Requirement:
Repeat verbatim every line of the material, beginning at the line that holds "Out of the group" and ending at its last line.

begin Records supplied

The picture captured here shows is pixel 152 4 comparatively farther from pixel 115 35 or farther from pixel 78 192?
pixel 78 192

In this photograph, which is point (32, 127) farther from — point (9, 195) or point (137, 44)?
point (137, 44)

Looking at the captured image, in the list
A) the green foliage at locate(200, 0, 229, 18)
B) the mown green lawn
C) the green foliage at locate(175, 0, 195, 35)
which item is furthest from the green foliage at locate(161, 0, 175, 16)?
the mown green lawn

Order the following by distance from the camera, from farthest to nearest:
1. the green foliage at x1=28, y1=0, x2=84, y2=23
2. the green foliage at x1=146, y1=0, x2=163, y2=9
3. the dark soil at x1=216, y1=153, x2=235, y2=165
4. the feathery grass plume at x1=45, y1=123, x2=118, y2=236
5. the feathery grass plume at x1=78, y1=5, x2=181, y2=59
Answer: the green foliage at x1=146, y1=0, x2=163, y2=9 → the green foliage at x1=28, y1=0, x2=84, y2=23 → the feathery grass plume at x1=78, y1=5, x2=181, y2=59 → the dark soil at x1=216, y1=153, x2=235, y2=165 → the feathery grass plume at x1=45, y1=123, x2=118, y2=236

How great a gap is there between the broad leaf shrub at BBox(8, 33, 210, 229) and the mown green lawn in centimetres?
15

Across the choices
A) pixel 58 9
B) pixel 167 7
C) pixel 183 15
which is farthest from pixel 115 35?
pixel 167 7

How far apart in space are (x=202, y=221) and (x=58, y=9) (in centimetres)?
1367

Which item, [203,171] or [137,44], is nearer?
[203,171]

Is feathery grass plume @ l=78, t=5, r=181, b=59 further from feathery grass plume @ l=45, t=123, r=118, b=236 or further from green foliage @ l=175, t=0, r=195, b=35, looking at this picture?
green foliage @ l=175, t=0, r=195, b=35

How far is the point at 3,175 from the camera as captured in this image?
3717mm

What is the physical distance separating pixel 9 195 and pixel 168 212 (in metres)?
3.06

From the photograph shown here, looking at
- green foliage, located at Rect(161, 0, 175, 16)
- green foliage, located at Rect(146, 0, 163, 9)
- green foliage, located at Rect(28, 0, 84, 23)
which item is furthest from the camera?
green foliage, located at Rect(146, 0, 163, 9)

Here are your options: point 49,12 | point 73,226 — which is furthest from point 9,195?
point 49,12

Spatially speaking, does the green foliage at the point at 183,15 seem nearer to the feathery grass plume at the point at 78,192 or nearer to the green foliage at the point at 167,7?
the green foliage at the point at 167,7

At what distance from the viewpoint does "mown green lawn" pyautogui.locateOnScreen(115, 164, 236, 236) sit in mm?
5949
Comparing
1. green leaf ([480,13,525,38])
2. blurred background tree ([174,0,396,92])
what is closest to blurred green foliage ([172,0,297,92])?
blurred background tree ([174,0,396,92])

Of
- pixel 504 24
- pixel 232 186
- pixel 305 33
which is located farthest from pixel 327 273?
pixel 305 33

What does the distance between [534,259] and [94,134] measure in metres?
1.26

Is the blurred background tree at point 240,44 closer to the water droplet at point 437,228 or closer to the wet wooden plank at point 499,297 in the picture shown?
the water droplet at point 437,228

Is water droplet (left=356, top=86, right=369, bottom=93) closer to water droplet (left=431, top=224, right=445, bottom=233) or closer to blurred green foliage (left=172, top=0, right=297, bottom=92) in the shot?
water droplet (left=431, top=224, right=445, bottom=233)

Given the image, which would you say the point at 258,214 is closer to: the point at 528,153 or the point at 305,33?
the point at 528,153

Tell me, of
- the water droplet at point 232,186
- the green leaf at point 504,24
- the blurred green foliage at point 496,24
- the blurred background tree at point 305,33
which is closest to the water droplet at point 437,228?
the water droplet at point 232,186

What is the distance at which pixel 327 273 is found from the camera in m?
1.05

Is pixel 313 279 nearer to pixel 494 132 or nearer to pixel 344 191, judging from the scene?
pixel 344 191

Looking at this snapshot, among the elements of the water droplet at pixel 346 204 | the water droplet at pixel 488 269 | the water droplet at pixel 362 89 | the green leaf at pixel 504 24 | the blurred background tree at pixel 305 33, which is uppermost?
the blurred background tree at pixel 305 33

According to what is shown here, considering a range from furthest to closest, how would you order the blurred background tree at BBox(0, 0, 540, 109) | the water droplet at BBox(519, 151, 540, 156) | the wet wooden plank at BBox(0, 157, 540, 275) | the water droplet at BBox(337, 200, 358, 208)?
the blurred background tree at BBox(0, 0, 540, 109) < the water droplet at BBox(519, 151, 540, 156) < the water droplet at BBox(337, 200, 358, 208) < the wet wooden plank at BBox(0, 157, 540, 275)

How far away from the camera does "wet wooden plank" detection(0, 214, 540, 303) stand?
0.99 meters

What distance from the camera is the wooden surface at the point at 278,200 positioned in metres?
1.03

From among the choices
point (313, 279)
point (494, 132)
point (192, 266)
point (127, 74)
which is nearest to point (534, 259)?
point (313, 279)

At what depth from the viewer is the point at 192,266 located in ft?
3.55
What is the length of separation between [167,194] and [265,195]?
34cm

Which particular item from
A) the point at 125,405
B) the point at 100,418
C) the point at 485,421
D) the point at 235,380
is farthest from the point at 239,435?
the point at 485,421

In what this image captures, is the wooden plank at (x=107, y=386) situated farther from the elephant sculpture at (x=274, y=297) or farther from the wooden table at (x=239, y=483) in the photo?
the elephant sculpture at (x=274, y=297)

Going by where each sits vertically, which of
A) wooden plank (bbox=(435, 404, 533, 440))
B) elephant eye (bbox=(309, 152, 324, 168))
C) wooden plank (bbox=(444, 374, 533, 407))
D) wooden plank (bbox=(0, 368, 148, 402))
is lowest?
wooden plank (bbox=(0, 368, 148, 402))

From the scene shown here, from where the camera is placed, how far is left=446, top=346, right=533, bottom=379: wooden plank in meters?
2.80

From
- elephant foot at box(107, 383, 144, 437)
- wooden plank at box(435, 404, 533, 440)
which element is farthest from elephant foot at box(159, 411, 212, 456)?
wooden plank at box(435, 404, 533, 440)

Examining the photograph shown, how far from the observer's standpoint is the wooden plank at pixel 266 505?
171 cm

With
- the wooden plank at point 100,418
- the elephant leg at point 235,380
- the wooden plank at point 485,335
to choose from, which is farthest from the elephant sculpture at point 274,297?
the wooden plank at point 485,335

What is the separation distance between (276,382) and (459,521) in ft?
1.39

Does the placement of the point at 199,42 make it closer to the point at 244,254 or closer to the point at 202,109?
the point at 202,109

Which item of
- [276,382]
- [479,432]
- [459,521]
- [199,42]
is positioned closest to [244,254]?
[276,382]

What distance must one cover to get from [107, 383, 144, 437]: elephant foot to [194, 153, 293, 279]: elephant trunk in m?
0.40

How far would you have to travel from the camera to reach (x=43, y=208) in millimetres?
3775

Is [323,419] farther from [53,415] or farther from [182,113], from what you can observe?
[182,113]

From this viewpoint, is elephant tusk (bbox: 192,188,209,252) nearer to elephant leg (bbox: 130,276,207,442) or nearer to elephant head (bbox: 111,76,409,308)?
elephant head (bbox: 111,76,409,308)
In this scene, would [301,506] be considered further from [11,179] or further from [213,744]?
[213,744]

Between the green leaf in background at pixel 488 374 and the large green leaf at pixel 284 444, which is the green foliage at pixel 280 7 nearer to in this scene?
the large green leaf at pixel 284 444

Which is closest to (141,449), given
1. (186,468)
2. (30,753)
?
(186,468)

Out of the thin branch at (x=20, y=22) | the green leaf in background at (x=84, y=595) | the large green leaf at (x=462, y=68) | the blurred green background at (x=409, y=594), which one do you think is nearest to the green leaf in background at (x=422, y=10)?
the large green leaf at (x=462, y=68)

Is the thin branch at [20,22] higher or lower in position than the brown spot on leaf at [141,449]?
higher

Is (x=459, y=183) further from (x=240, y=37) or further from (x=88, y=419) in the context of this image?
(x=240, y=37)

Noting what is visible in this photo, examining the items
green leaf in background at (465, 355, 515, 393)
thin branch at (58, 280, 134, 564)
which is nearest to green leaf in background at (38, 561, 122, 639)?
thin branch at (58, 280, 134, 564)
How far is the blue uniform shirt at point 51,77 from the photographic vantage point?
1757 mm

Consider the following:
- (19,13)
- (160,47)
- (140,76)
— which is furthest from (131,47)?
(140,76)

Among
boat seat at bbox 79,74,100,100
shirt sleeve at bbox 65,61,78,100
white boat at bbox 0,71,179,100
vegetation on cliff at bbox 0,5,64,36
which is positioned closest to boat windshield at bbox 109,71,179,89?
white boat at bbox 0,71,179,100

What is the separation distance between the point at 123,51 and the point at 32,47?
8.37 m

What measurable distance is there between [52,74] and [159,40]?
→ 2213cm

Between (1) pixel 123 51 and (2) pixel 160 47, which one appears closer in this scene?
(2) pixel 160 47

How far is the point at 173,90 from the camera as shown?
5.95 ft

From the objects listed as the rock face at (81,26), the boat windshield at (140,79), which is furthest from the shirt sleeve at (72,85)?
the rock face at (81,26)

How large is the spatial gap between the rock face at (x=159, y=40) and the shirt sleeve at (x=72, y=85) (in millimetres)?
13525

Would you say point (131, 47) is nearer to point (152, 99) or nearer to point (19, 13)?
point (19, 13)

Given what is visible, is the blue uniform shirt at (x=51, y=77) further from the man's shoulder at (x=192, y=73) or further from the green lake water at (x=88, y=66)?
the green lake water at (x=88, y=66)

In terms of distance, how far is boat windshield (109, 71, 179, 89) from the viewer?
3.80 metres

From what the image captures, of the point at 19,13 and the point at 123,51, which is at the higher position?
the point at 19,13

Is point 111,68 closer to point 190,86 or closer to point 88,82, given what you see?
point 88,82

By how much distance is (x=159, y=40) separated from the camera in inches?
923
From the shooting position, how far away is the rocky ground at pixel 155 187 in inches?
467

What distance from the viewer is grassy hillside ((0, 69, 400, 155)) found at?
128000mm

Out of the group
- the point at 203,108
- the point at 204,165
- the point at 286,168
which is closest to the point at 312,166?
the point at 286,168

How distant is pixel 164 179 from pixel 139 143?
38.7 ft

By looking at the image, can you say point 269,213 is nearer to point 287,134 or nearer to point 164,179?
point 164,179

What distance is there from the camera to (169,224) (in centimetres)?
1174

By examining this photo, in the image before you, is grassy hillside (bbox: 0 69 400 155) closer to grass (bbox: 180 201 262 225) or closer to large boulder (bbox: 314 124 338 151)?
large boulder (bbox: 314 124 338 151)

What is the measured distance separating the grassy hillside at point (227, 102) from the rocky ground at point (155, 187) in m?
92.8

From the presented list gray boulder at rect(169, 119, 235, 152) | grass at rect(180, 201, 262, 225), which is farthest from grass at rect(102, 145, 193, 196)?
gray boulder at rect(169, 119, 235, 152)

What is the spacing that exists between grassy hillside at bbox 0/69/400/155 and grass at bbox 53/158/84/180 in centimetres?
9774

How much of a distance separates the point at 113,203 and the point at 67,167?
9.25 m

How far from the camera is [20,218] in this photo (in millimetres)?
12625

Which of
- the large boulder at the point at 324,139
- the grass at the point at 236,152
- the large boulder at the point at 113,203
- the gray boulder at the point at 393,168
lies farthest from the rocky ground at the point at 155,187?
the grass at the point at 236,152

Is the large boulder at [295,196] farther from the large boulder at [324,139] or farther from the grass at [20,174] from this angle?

end Records supplied

Completed exercise:
Out of the group
- the point at 203,108
- the point at 204,165
- the point at 286,168
which is closest to the point at 312,166?
the point at 286,168

How distant is pixel 164 179 from pixel 139 143?
38.7 ft

By looking at the image, can you say point 269,213 is nearer to point 287,134 or nearer to point 164,179?
point 164,179

What distance is there from the camera to (169,224) (in centimetres)?
1174

By examining this photo, in the image before you, is grassy hillside (bbox: 0 69 400 155) closer to grass (bbox: 180 201 262 225) or closer to large boulder (bbox: 314 124 338 151)?
large boulder (bbox: 314 124 338 151)

What is the measured distance separating the grassy hillside at point (227, 102) from the rocky ground at point (155, 187) in m?
92.8

From the presented list gray boulder at rect(169, 119, 235, 152) | grass at rect(180, 201, 262, 225), which is farthest from grass at rect(102, 145, 193, 196)?
gray boulder at rect(169, 119, 235, 152)

What is the spacing that exists between grassy hillside at bbox 0/69/400/155 and grass at bbox 53/158/84/180 in centimetres?
9774

How much of a distance separates the point at 113,203 and the point at 67,167?
9.25 m

How far from the camera is [20,218] in this photo (in millimetres)?
12625

Which of
- the large boulder at the point at 324,139
- the grass at the point at 236,152
- the large boulder at the point at 113,203
- the gray boulder at the point at 393,168
lies farthest from the rocky ground at the point at 155,187?
the grass at the point at 236,152

Is the large boulder at [295,196] farther from the large boulder at [324,139] or farther from the grass at [20,174] from this angle?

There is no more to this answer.